Document text =
A week of focus on children’s mental health is very welcome, and we know that children, parents and carers, teachers and anyone working with young people will be pausing to think about mental health.
We want children to be able to talk about mental health - both their own and the general idea of mental health - but we know that in order to do this they need to be within supportive environments.
Children in supportive family environments might talk about it with a parent, carer, or other family member, and children in schools might be having specific lessons or assemblies this week that are designed to give them the chance to pause and reflect on what mental health means to them and to their classmates.
We welcome the opportunities that Children’s Mental Health Week gives to these children.
However, things are not so straightforward for others.
Many children living within supportive family environments can be struggling with their own mental health, their reactions to the mental health challenges of those closest to them, or the circumstances they find themselves in over which they have no influence.
There are also children who do not have a supportive home environment where they can safely express how they feel.
There are children for whom the very act of getting to school is almost overwhelming to the point where they cannot contemplate any reflection on their own mental health because it threatens to tip them into not being able to cope.
There are children moving through placements who have yet to find anyone with whom they can feel safe. There are children separated from their families.

Your tasks =
1) Answer these questions from the text on Children's Mental Health Week:
(a) Who might children in supportive family environments talk about mental health with?
(b) For some children, what is almost overwhelming?
(c) What have children moving through placements yet to find?
2) Carry on the text on Children's Mental Health Week from its last sentence.

Raw data =
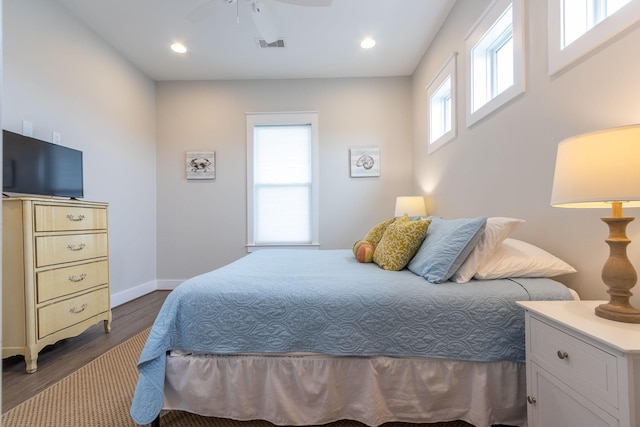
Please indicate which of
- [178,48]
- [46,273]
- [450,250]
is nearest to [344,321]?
[450,250]

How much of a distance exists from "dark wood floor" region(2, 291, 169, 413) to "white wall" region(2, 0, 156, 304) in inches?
23.7

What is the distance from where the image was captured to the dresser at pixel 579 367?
0.86 metres

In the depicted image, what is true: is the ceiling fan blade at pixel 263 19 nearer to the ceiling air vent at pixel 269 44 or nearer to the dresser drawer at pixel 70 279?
the ceiling air vent at pixel 269 44

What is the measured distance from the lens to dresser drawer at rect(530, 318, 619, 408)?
90cm

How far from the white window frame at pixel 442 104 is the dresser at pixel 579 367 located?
190 cm

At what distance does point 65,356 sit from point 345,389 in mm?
2071

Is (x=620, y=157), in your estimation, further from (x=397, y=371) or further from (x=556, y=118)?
(x=397, y=371)

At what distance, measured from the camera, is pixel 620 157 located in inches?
37.3

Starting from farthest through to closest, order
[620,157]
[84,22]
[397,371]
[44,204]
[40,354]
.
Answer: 1. [84,22]
2. [40,354]
3. [44,204]
4. [397,371]
5. [620,157]

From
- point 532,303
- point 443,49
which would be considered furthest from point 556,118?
point 443,49

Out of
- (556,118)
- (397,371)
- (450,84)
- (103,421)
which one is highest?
(450,84)

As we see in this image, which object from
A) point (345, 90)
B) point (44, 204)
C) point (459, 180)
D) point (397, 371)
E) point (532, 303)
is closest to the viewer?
point (532, 303)

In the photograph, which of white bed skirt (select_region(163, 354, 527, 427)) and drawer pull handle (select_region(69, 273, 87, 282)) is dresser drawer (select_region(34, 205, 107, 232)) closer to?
drawer pull handle (select_region(69, 273, 87, 282))

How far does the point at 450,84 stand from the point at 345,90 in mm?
1532
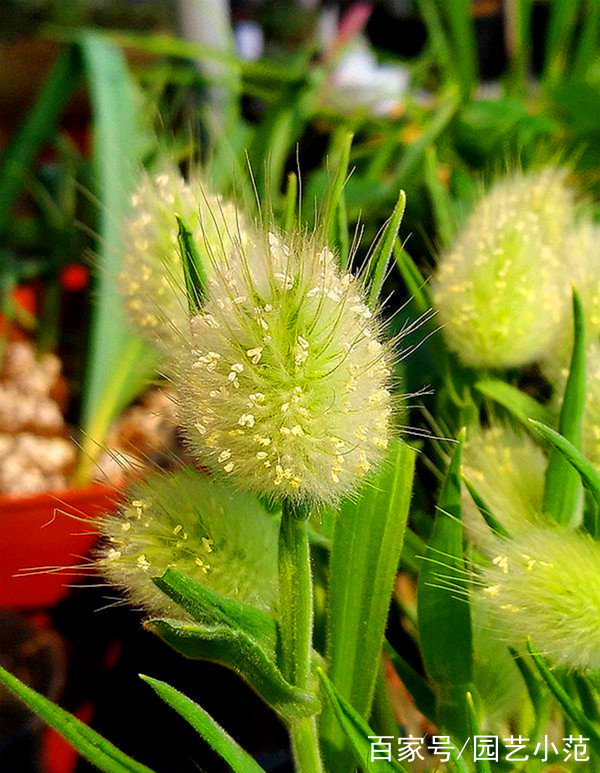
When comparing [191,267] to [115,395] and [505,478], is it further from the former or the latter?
[115,395]

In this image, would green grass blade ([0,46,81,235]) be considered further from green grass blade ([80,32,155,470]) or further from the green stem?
the green stem

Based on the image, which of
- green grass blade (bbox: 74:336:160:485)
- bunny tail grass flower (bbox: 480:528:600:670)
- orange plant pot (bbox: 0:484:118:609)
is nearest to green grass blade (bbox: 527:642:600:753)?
bunny tail grass flower (bbox: 480:528:600:670)

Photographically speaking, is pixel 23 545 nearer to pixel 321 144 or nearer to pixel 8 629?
pixel 8 629

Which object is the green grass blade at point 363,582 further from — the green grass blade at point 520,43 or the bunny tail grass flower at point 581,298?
the green grass blade at point 520,43

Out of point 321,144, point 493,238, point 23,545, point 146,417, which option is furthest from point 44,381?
point 493,238

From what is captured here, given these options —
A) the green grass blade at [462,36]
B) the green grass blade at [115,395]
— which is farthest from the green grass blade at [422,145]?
the green grass blade at [115,395]

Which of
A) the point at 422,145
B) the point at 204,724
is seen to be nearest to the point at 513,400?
the point at 204,724
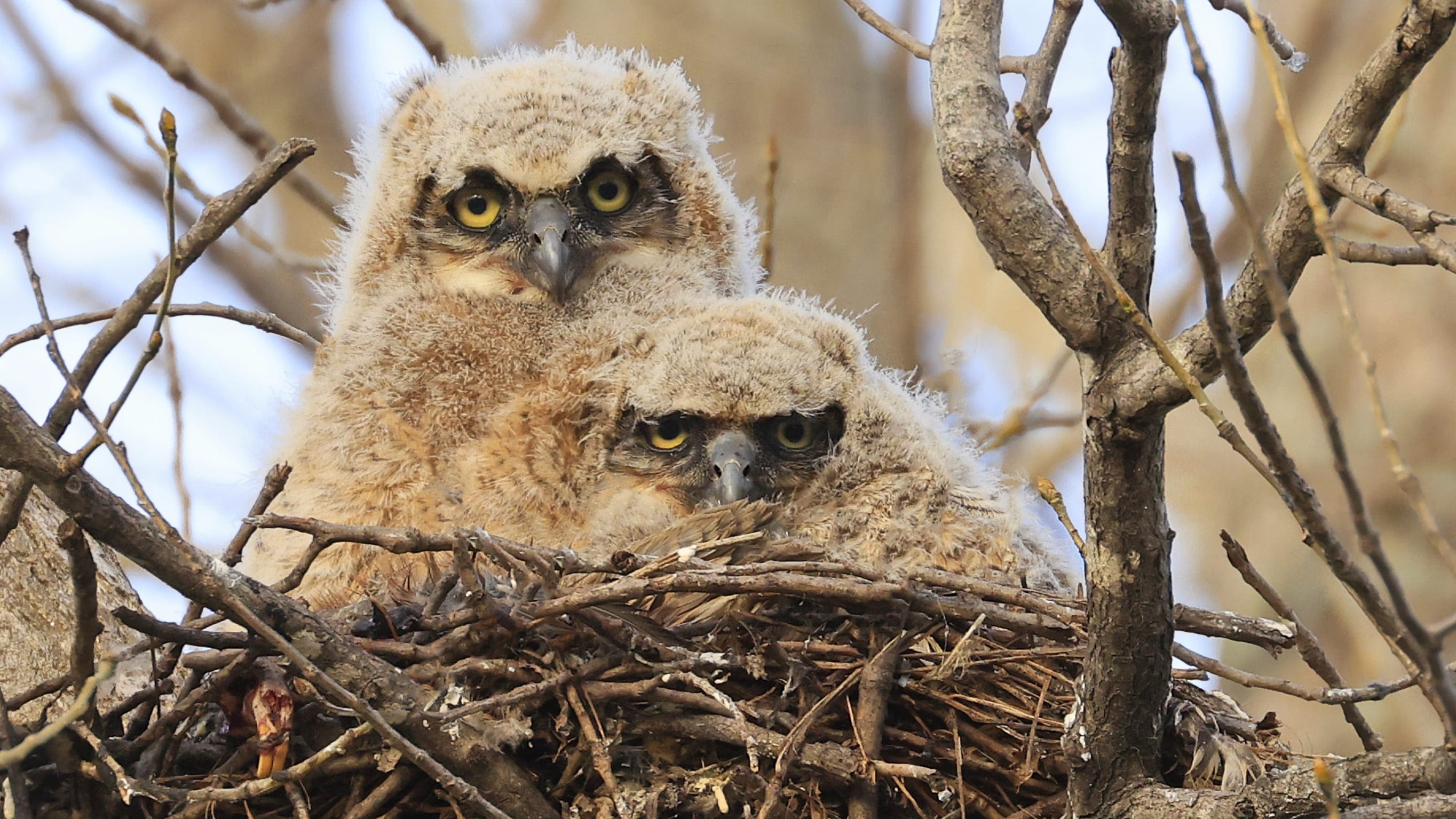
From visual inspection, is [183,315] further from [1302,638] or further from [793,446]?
[1302,638]

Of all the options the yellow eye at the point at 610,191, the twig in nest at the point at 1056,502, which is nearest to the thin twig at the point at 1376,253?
the twig in nest at the point at 1056,502

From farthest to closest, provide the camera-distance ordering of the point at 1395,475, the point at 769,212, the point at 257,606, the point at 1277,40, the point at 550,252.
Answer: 1. the point at 769,212
2. the point at 550,252
3. the point at 1277,40
4. the point at 257,606
5. the point at 1395,475

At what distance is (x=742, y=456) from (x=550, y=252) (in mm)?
880

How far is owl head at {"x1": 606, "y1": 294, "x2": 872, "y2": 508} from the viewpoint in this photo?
3.45 metres

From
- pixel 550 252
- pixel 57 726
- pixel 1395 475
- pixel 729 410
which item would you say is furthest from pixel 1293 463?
pixel 550 252

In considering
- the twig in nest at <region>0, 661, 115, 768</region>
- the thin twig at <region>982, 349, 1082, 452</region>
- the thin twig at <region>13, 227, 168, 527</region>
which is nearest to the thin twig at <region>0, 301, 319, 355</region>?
the thin twig at <region>13, 227, 168, 527</region>

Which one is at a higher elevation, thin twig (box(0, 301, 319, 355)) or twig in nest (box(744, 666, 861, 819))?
thin twig (box(0, 301, 319, 355))

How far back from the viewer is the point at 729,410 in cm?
348

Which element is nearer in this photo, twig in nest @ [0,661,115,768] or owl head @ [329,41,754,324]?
twig in nest @ [0,661,115,768]

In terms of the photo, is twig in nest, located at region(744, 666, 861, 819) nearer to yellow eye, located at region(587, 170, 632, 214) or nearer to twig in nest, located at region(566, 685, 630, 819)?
twig in nest, located at region(566, 685, 630, 819)

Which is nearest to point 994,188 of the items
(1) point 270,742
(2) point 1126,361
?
(2) point 1126,361

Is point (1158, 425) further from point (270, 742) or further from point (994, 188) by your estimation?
point (270, 742)

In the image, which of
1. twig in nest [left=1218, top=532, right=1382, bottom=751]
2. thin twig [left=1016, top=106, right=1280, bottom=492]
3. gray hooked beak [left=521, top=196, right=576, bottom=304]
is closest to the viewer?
thin twig [left=1016, top=106, right=1280, bottom=492]

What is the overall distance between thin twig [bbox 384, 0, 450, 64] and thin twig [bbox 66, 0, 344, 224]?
571 millimetres
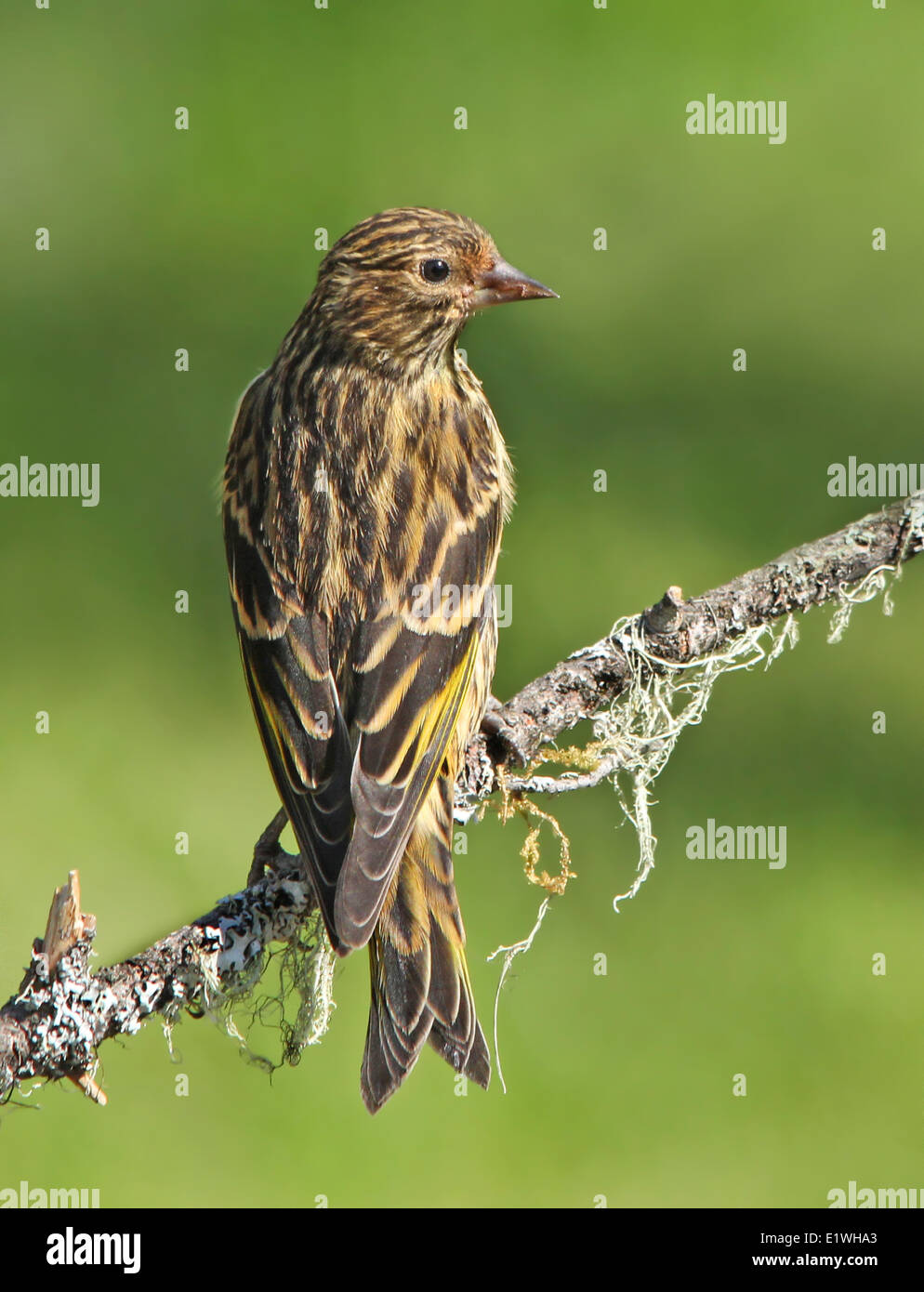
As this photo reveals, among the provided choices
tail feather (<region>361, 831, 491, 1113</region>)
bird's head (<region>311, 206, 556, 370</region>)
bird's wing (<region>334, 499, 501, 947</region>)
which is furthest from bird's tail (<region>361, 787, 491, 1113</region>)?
bird's head (<region>311, 206, 556, 370</region>)

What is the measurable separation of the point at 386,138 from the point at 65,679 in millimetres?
2667

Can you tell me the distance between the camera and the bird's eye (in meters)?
3.45

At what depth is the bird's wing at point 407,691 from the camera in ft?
8.91

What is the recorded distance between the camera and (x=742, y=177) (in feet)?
23.4

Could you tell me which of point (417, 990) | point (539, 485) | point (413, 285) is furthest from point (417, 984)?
point (539, 485)

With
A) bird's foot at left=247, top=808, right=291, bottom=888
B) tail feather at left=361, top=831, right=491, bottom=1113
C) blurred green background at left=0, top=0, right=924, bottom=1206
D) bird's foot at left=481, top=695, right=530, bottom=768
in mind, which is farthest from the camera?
blurred green background at left=0, top=0, right=924, bottom=1206

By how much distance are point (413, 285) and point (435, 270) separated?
58mm

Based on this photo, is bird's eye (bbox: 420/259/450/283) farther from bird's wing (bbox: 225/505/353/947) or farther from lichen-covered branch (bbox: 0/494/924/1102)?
lichen-covered branch (bbox: 0/494/924/1102)

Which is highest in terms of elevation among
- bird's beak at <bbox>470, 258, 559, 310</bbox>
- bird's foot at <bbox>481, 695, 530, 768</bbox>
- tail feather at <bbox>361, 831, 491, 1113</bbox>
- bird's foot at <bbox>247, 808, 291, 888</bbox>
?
bird's beak at <bbox>470, 258, 559, 310</bbox>

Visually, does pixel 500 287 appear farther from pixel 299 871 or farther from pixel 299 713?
pixel 299 871

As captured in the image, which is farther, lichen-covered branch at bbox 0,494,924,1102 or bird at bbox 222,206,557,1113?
bird at bbox 222,206,557,1113

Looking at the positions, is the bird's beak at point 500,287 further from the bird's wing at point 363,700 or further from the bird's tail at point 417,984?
the bird's tail at point 417,984

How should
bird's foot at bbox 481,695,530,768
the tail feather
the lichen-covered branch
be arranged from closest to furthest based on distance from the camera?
the lichen-covered branch → the tail feather → bird's foot at bbox 481,695,530,768

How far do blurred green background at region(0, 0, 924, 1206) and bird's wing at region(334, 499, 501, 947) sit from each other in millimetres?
1809
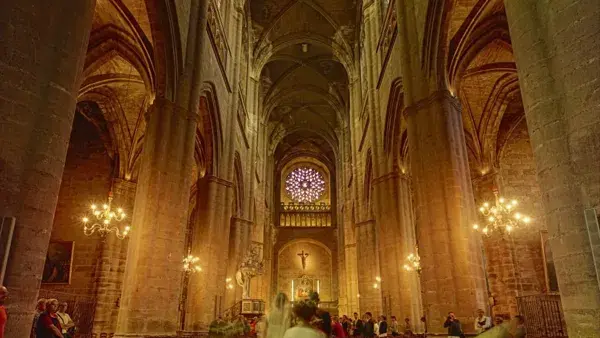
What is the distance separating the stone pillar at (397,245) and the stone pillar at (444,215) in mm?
4735

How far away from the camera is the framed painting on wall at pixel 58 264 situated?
58.6 feet

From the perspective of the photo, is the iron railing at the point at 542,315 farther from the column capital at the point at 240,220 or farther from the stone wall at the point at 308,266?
the stone wall at the point at 308,266

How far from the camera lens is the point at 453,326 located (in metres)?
8.68

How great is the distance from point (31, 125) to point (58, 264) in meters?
15.1

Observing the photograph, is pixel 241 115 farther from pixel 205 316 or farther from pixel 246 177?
pixel 205 316

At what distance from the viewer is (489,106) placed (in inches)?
700

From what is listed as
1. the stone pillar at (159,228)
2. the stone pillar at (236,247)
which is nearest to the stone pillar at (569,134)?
the stone pillar at (159,228)

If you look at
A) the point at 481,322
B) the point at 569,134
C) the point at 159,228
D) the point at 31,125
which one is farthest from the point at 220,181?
the point at 569,134

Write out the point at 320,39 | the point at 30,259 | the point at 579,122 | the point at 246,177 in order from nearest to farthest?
the point at 30,259 → the point at 579,122 → the point at 246,177 → the point at 320,39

Answers provided =
1)
(a) A parent, carer, or other family member.
(b) The very act of getting to school.
(c) Anyone with whom they can feel safe.

2)
There are children who are the carers of the people who we would expect to be caring for them. There are children in hospital who have to endure medical procedures and separation from home and family.
We can think of ‘finding your brave’ as something that we might expect children to do to show how well they are doing when faced with something difficult or challenging.
In the context of mental health, we might think of it as the ways in which children show courage in the face of adversity, or how they show us how resilient they are - even though we know that resilience is not something children have on their own.
We might think of ‘finding your brave’ as something that children do that is visible to adults, but things are much more complicated than this
Some of the children who experience the most complex challenges - like those described above - find their brave every day, but it may be invisible to the rest of the world.
Finding your brave might mean just getting up every day and facing the thing that you most fear, yet still it defeats you. It might mean not getting to school. It might mean not being able to hold it all together throughout a whole day at school when everyone else around you seems to be able to get it right.
It might mean not being able to cope with yet another seemingly minor medical procedure. It might mean getting to school seemingly just like everyone else - on time and in the correct uniform, but having been up since the early hours caring for a parent or fending for themselves.
Finding your brave might mean dealing with thoughts and memories inside your head but still being overwhelmed by them. It might mean presenting a face to the world that hides everything that is going on inside.
In fact finding your brave is each and every thing that a child does every day, unseen and often unrecognised by others, and which often results in them still not ‘getting it right’.
So when we, as adults, come into contact with children we should spare a moment to recognise how much they might have had to do to present a brave face to the world, and what might be going on inside.
We should know that, for some children, finding their brave face might be their biggest challenge yet and might feel anything but brave.